Web dev at the end of the world, from Hveragerði, Iceland

Weeknote 19 ─ blog redesign and changes at work

Prioritising. Moving forwards. Or at least in a direction.

Life

It’s been a strange couple of months. Work has been a bit strange. My personal life has been quite contemplative. My mother is recovering. We’ve all taken the time to adjust to a new vision of the future and figure out what is important and what isn’t.

Turns out that the blog is actually one of the things that I both enjoy and find important. Which is why you’re seeing a new design for the weblog, a re-activated newsletter, and, if all goes well, a slightly greater pace of more focused blog posts.

I decided to use web fonts for the design this time despite the performance implications because:

  1. This blog is very light on JS so one little indulgence is justifiable.
  2. The font-display property mitigates most of the big issues with font loading.
  3. Inter, the typeface I’m using, has an interesting disambiguation font feature setting that should make for improved readability.

Work

We’ve been going through a fairly difficult transition at work. When we started work on Ink, we had funding to build a specific kind of web service for a specific kind of customer. That’s a pretty awkward situation to be in to begin with as it gives you very little room to manoeuvre if your initial plan doesn’t pan out. You’re suck with the product-market fit of your original bet and if you got it wrong, you’re sunk.

And sometimes your initial assumptions about the customer are so bad that managing to sell to them might well be worse than outright failing.

We’ve finally faced up to our situation and the next step is figuring out how to deliver our original brief in a more sustainable way.

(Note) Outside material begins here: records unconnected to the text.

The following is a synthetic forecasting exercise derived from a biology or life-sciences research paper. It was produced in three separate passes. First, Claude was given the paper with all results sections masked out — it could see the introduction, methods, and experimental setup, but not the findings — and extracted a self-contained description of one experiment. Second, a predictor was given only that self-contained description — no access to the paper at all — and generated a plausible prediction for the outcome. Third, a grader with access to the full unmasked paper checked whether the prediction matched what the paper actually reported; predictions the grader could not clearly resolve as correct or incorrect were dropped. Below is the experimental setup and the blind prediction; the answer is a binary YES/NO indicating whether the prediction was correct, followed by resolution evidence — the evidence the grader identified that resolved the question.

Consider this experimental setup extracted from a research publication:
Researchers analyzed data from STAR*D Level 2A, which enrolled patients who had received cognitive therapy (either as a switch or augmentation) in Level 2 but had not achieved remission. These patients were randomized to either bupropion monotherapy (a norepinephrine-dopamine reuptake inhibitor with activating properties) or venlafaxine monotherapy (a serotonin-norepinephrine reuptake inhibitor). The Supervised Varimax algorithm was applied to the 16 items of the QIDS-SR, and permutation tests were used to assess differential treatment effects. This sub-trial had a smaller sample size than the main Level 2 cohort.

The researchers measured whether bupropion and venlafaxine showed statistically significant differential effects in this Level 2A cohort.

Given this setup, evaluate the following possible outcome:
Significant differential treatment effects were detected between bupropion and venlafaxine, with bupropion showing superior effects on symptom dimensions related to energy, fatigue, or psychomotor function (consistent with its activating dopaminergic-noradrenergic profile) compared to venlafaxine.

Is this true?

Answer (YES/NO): NO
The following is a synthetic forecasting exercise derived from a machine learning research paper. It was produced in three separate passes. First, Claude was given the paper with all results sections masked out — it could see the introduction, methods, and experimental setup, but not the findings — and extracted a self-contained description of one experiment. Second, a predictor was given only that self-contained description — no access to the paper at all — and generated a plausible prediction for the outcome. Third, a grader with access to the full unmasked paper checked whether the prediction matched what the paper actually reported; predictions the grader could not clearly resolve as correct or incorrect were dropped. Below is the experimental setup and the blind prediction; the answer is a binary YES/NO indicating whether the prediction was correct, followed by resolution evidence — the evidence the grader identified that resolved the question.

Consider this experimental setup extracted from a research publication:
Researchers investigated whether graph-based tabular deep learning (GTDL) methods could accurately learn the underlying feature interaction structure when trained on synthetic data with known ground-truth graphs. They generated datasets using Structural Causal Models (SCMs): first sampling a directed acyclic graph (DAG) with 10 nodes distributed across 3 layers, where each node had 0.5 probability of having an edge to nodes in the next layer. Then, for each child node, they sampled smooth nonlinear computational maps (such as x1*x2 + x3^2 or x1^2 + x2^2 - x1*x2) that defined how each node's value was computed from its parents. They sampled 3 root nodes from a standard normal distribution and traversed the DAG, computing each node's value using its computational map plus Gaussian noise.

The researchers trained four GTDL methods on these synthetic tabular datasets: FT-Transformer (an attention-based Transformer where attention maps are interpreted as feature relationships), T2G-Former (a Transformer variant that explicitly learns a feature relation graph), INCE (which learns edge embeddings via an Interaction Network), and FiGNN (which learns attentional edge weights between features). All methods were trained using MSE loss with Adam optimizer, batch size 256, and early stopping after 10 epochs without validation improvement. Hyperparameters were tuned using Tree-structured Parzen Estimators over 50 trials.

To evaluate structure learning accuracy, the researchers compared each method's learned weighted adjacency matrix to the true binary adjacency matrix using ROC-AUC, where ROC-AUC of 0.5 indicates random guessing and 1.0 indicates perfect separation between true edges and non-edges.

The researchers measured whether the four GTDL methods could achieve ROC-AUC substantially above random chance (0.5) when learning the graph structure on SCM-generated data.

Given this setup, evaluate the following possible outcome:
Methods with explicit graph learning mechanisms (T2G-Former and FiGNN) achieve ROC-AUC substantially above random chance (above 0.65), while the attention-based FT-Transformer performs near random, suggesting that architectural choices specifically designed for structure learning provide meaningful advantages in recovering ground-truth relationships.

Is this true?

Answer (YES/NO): NO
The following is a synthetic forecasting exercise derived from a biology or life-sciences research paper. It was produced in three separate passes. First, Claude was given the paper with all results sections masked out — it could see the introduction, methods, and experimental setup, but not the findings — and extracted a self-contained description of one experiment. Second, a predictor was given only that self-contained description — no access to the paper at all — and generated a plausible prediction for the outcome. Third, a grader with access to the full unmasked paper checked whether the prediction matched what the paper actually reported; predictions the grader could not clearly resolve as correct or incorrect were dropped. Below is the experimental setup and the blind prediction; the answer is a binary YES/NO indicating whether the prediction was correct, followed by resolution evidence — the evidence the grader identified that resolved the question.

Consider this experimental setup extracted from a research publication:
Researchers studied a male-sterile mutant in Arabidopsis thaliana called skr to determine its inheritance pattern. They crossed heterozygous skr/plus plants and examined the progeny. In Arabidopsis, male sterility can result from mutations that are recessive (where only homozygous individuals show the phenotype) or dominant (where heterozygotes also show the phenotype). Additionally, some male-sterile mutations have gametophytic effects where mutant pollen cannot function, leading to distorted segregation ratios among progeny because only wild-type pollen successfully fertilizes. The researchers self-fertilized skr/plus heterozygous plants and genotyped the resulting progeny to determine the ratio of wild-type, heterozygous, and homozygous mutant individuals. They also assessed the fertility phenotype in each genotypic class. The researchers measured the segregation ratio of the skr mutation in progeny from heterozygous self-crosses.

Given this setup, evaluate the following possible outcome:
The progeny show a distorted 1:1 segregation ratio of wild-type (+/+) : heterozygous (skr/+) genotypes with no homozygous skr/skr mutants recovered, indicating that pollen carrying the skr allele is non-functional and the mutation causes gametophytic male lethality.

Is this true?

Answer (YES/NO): NO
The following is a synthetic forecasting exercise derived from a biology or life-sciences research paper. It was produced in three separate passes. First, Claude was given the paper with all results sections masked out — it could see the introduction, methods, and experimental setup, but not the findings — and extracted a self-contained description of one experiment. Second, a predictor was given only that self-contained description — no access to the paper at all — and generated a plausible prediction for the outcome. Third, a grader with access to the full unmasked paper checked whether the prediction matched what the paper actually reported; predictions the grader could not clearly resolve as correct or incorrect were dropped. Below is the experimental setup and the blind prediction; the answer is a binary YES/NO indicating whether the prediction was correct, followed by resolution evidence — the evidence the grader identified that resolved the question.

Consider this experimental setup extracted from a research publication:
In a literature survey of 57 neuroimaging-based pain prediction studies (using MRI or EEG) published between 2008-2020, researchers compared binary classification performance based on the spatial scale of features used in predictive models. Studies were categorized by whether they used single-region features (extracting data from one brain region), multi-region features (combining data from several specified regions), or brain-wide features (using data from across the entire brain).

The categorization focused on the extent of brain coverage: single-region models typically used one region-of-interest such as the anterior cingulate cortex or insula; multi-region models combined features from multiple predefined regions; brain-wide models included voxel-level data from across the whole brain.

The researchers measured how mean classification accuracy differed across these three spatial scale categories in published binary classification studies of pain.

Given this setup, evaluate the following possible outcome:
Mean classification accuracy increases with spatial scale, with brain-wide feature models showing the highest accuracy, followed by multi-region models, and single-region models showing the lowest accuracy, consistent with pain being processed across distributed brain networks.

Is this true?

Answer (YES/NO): YES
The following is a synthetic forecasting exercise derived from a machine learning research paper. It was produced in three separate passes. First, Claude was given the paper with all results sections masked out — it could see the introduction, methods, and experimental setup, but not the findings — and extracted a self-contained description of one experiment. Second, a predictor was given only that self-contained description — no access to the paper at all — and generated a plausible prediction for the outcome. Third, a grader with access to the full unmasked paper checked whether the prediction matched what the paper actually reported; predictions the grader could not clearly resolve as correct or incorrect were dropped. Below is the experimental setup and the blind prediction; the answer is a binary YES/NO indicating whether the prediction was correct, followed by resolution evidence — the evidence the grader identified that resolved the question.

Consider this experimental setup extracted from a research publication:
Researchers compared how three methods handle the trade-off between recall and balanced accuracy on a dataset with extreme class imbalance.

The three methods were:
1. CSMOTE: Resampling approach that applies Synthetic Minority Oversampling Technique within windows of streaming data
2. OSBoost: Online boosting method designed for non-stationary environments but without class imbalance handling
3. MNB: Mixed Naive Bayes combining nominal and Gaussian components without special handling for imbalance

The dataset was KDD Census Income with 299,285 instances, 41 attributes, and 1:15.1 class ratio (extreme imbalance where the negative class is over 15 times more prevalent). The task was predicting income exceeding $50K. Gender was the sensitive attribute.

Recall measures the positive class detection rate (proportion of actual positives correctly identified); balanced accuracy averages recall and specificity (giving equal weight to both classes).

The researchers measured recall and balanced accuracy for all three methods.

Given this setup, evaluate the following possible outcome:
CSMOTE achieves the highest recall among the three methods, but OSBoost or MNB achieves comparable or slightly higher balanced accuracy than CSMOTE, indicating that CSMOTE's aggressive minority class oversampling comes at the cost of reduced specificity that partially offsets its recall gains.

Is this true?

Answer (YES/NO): NO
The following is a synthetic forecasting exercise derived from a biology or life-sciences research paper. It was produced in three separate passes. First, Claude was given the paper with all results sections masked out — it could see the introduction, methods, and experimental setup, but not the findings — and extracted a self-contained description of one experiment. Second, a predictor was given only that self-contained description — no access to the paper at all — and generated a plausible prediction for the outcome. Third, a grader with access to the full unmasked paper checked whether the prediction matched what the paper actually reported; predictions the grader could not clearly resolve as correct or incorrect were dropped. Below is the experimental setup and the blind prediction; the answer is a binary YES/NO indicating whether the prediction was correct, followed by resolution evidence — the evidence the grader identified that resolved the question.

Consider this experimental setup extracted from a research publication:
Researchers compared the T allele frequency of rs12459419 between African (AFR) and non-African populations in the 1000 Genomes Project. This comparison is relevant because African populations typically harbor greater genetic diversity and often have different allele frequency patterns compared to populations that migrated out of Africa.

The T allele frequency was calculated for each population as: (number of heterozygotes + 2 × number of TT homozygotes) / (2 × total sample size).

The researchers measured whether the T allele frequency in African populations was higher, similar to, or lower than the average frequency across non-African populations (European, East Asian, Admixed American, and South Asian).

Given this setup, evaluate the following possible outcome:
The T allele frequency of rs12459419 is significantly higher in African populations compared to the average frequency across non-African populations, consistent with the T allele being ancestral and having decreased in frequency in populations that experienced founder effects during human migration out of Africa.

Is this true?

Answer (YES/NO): NO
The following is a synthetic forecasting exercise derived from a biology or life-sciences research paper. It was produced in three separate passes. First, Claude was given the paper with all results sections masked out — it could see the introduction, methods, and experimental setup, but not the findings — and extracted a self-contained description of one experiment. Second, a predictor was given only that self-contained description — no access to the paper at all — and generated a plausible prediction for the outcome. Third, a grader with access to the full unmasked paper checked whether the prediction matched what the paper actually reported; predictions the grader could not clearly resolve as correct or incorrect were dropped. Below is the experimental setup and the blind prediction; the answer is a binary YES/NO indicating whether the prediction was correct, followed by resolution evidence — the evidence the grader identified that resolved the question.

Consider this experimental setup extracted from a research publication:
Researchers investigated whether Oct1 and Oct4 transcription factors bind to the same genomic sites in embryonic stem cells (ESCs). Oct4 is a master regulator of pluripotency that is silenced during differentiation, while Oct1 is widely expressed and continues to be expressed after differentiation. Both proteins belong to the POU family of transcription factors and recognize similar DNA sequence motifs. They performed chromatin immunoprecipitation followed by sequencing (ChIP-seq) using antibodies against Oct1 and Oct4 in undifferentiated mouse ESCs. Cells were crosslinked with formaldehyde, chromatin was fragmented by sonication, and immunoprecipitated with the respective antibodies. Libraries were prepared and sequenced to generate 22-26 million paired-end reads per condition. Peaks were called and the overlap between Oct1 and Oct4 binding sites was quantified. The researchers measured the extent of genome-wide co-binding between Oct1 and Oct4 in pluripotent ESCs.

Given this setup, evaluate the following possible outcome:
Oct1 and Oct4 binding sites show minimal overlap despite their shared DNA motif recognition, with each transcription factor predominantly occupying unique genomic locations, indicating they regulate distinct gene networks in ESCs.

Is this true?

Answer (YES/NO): NO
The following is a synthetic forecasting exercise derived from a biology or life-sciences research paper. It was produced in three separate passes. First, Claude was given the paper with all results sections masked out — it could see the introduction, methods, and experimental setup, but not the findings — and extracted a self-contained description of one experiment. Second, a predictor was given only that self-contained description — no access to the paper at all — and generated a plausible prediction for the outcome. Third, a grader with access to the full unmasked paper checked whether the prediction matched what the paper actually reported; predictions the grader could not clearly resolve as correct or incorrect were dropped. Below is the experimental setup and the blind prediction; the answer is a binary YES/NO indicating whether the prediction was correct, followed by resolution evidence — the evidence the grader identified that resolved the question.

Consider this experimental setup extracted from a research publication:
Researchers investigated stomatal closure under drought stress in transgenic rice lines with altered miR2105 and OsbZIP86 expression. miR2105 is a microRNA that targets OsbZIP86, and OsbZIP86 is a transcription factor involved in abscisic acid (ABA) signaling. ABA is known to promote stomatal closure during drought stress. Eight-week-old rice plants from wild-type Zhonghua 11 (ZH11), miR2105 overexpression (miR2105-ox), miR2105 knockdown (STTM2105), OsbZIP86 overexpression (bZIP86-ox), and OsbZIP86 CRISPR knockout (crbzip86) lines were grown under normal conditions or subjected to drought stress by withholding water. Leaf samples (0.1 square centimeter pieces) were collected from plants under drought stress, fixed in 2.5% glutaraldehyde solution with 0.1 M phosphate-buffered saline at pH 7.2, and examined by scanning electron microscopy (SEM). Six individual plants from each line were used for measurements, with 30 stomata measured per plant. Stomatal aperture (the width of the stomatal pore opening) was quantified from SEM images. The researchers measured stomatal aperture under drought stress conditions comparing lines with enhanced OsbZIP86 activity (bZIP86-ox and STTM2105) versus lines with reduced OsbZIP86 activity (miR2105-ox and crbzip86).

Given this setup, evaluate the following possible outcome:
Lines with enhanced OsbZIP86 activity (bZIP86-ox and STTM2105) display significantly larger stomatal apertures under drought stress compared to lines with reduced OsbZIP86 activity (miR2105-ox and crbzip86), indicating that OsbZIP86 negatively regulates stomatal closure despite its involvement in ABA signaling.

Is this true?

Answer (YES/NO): NO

The app itself is finally in a pretty good place: the switch to Sapper and Svelte has helped front end development tremendously, we’ve finally managed to lick one of the core problems slowing down document imports, and we’re getting to make interesting things.

Which is fun for us developers. But without a decent theory of who our customers are going to be, there’s a substantial risk that we’re just going faster in the wrong direction.

Hence the transition. Should be fun.

Reading

I’ve been reading a lot of non-fiction and comics lately. Most of the non-fiction has been work-related like The Science of Managing Our Digital Stuff, W. E. Deming’s Out of the Crisis, and the second edition of Erika Hall’s Just Enough Research.

They’re all good although I do think I’ll get much more in the long run out of Deming’s and Hall’s books.

On the comics side I’ve been trying to read more French comics, mostly Spirou and Gaston LaGaffe as I’m familiar with those in both Icelandic and English.

Media

Watched Good Omens, which was great. And last winter’s season of Supergirl, which was very silly and hopelessly optimistic in a way that I absolutely needed. Watched most of Killjoys, which was better than I expected—reminded me a lot of Farscape. And season 3 of The Good Place, which was much better than it had any right to be.

The Good Place and Good Omens were both amazing, to the point where I still find it hard to believe that they actually got made.

Photography

Been trying to capture the feel of autumn here in Montréal. Sort of happy with some of these.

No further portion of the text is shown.